At 11:00 p.m. we put our coats on to head out on the town again. The streets were full and we had our “2020” festive paper glasses on and were blowing our party horns (people stopped to stare and take pictures of us). Perhaps horn blowing is not a “thing” during NYE? I was hoping to take the girls out to show them the nightlife (admittedly, I have never been out past 9:00 p.m. the entire time I’ve been in Zadar), and Ellie recommended a club called Hype, on the other side of the footbridge. We walked into the club and noticed champagne bottles on each table and a “reserved” card. Uh oh. And the club was completely dark and empty, except for the waiters and a few flashing disco lights. One of the waiters approached us and asked if we had a reservation, which of course we didn’t (who knew?) and politely asked us to leave.
Did our NYE party end before it had a chance to begin? On the way out we laughed and said, “Well, I guess we were ‘kicked out’ of the club . . . with your parents!” We ended up going to the Advent Market and there was a live Croatian rock band playing. We danced in our chairs to a few songs and by midnight we were back in the apartment once again. Later I told my colleagues our NYE story and they said that most folks in Croatia go out to clubs around 1:00 a.m. and come home around 4:00 a.m. They are night owls and ready to celebrate while we were sleeping. Oh well, Happy New Year!
Happy New Year at Plitvitce Lakes
This is a national park I have been told is a “must see” and everyone was right. Plitvice Lakes National Park covers over 73,000 acres. There are four hiking trails that are organized into 7 different routes to tour the park. Not only are the crowds significantly less during the winter months (in the summer the park officials have put a cap on daily attendance at 10,000 people per day, requiring purchase of online tickets in advance and car lines hours long before making it to the entrance), but the landscape of snow and ice makes the waterfalls look like a winter wonderland.
Since the park was basically deserted on New Year’s Day (we must have seen 1 other car on the highway during our drive there), we had a guide and he told us the upper waterfalls were closed, so we toured the lower portion. There is a chain of 16 terraced lakes, joined by waterfalls, that extend into a limestone canyon. Walkways and hiking trails wind around and across the water, and an electric boat links the 12 upper and 4 lower lakes.
It is very slippery from the mist and we had to hold on to the wooden rails (it was like ice skating on the boardwalk) in many sections as to not slip and fall into the lake below. The guide told us that many visitors fall into the lakes each year and many have drown. He said that 11 of the rivers have been named after people who have drown in them!
The waters flowing over the limestone deposited travertine barriers over thousands of years, creating natural dams which created a series of beautiful lakes, caves and waterfalls. The guide tells us the forests in the park are home to bears, wolves and many rare birds.

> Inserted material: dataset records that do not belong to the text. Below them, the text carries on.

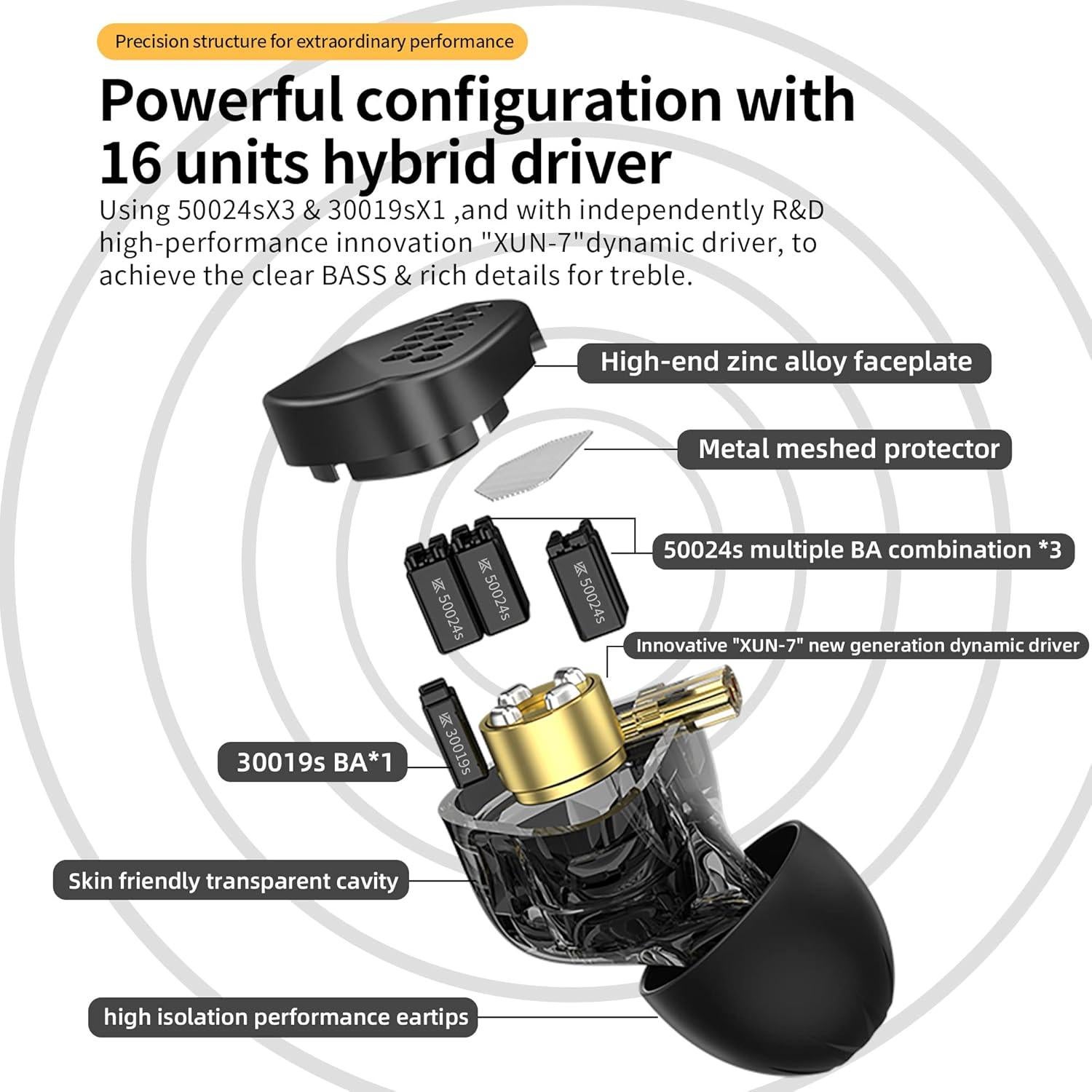 Precision structure for extraordinary performance

Powerful configuration with 16 units hybrid driver

Using 50024sX3 & 30019sX1 ,and with independently R&D high-performance innovation "XUN-7"dynamic driver, to achieve the clear BASS & rich details for treble.

High-end zinc alloy faceplate

Metal meshed protector

50024s multiple BA combination *3

50024s

50024s

50024s

Innovative "XUN-7" new generation dynamic driver

30019s

30019s BA*1

Skin friendly transparent cavity

high isolation performance eartips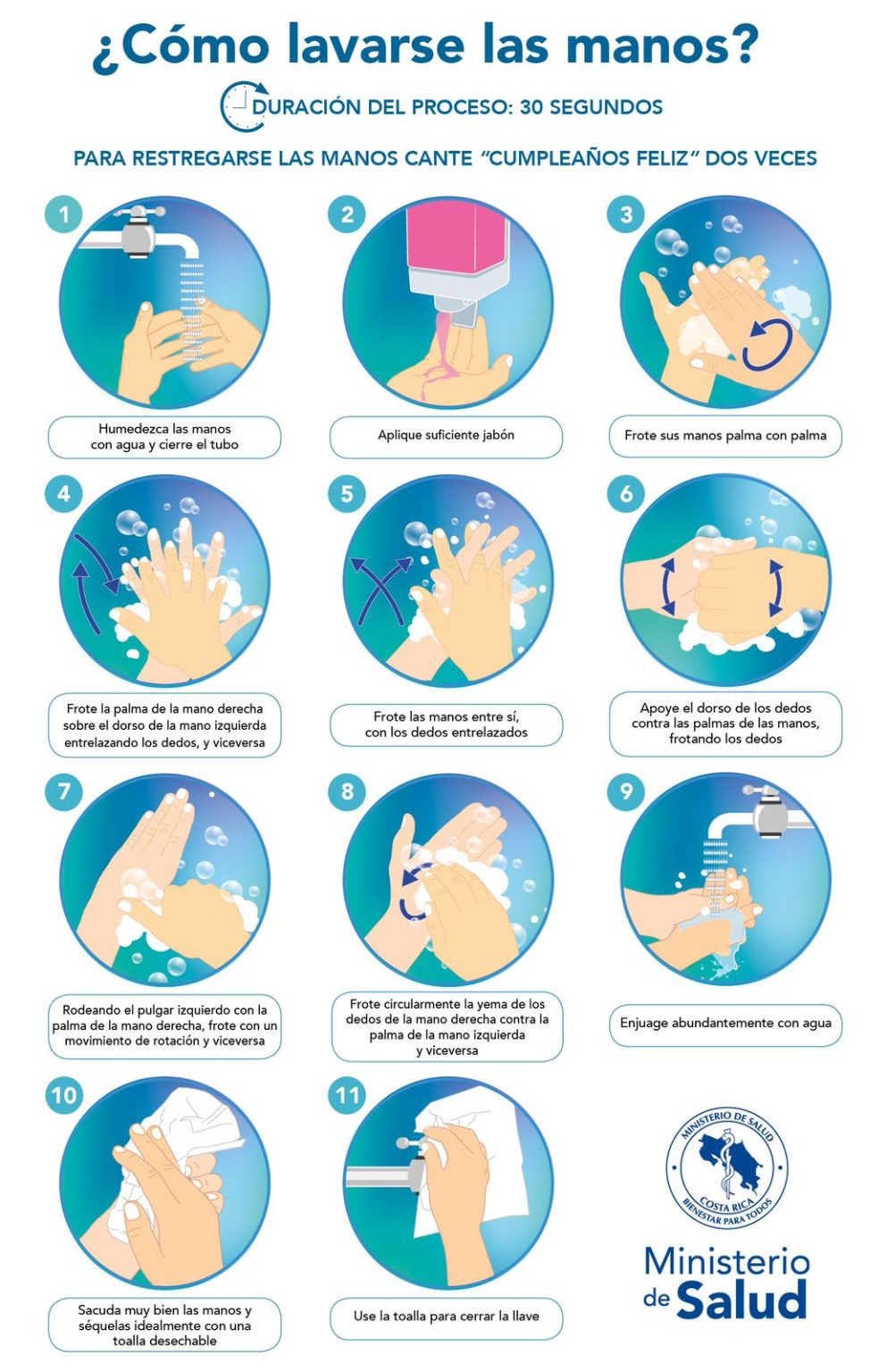 ¿Cómo lavarse las manos?

DURACIÓN DEL PROCESO: 30 SEGUNDOS

PARA RESTREGARSE LAS MANOS CANTE "CUMPLEAÑOS FELIZ" DOS VECES

1
Humedezca las manos con agua y cierre el tubo

2
Aplique suficiente jabón

3
Frote sus manos palma con palma

4
Frote la palma de la mano derecha sobre el dorso de la mano izquierda entrelazando los dedos, y viceversa

5
Frote las manos entre sí, con los dedos entrelazados

6
Apoye el dorso de los dedos contra las palmas de las manos, frotando los dedos

7
Rodeando el pulgar izquierdo con la palma de la mano derecha, frote con un movimiento de rotación y viceversa

8
Frote circularmente la yema de los dedos de la mano derecha contra la palma de la mano izquierda y viceversa

9
Enjuage abundantemente con agua

10
Sacuda muy bien las manos y séquelas idealmente con una toalla desechable

11
Use la toalla para cerrar la llave

MINISTERIO DE SALUD
COSTA RICA
BIENESTAR PARA TODOS

Ministerio de Salud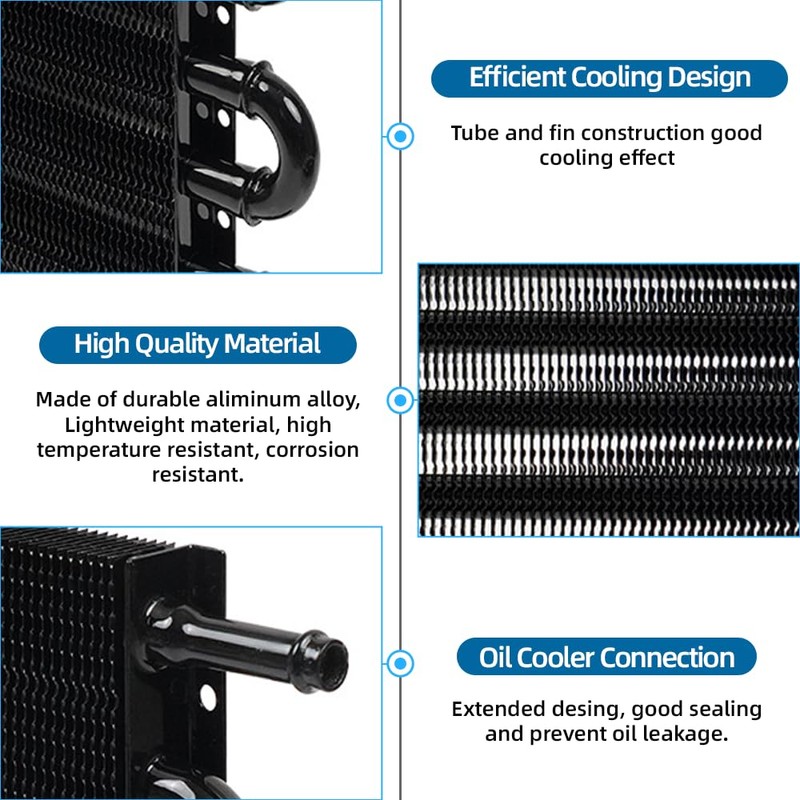 Efficient Cooling Design

Tube and fin construction good cooling effect

High Quality Material

Made of durable aliminum alloy, Lightweight material, high temperature resistant, corrosion resistant.

Oil Cooler Connection

Extended desing, good sealing and prevent oil leakage.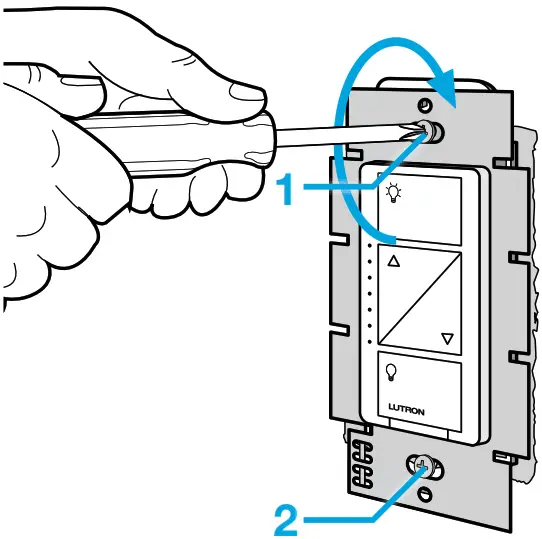 1
LUTRON
2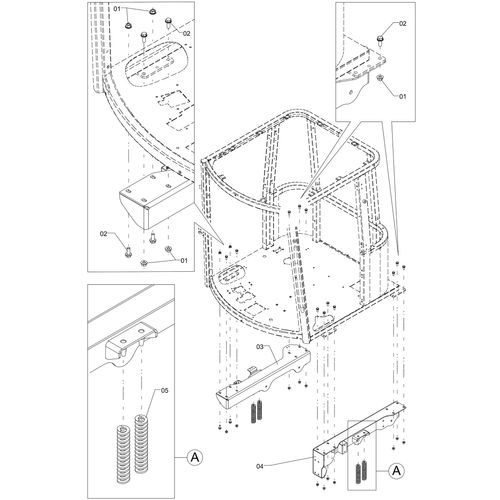 01
02
02
01
02
01
03
05
A
04
A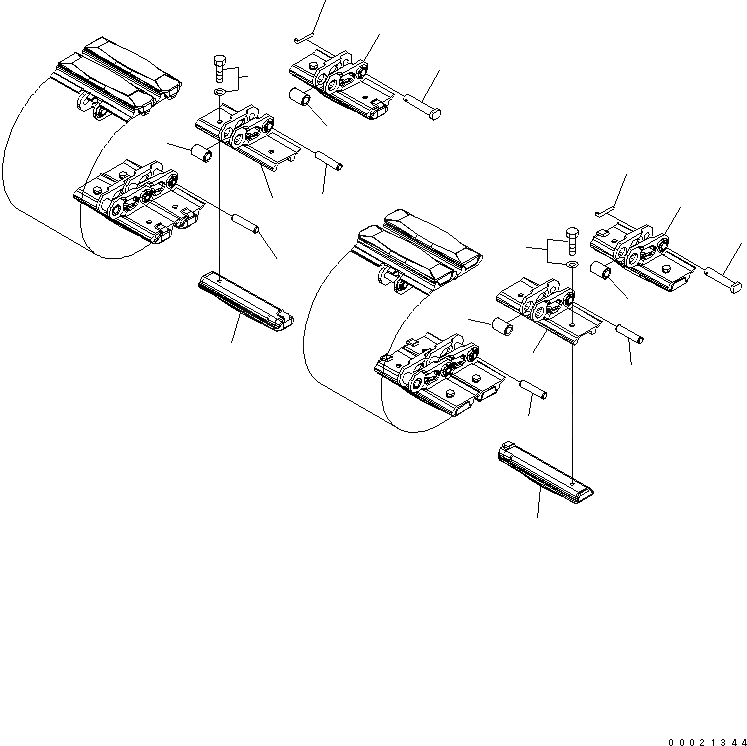 00021344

We began hiking in Entrance 2 and first saw Veliki Slap, the tallest waterfall in Croatia (78m). Hiking the lower section takes about three hours. The guide tells us about the natural history of the park and how he grew up here, swimming in most of the lakes (which is no longer allowed). He also shared that the Homeland War began here when he was about 10 years old. He heard the first strikes and his father told him to hide with his brother in the bathroom. They abandoned their home for 4 years during the war before returning. What a stark juxtaposition between the beauty of nature and grief of destruction. It was definitely a day of reflecting on the past and welcoming a new year.